**WHAT YOU ARE ASKED TO DO:** Reproduce, word for word, the lines in the material below starting with the one that has "7 Expert Strategies" and going on through the one that has "İnternet Üzerinden Yapılan". Leave out all pictures.

**DATA FOR THIS TASK:**

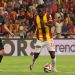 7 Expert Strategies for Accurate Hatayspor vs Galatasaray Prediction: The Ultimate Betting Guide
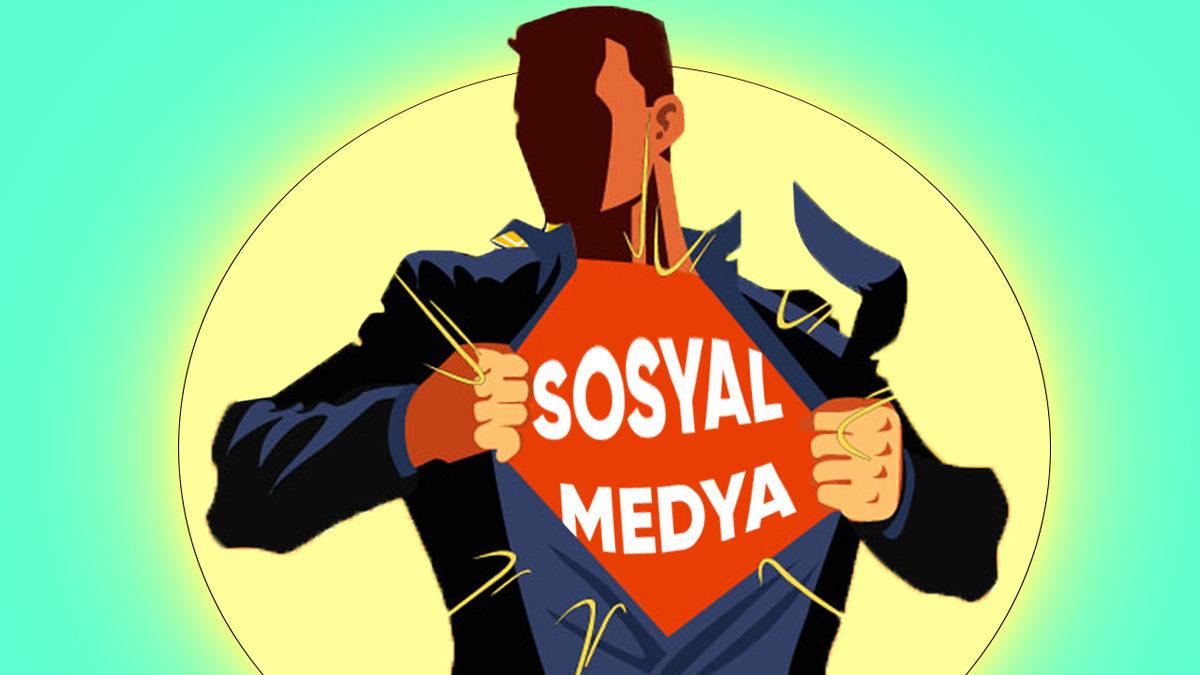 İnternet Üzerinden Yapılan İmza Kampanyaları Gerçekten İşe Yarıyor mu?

* * *

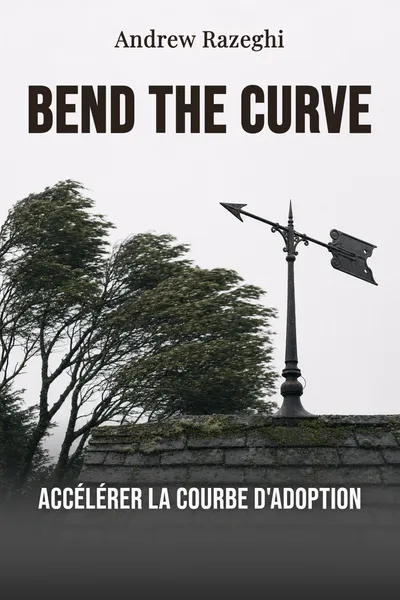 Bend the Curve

---

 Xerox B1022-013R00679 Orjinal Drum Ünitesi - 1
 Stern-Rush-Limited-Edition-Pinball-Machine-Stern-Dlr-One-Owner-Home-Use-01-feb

**RESPONSE BELOW:**
 7 Expert Strategies for Accurate Hatayspor vs Galatasaray Prediction: The Ultimate Betting Guide
 İnternet Üzerinden Yapılan İmza Kampanyaları Gerçekten İşe Yarıyor mu?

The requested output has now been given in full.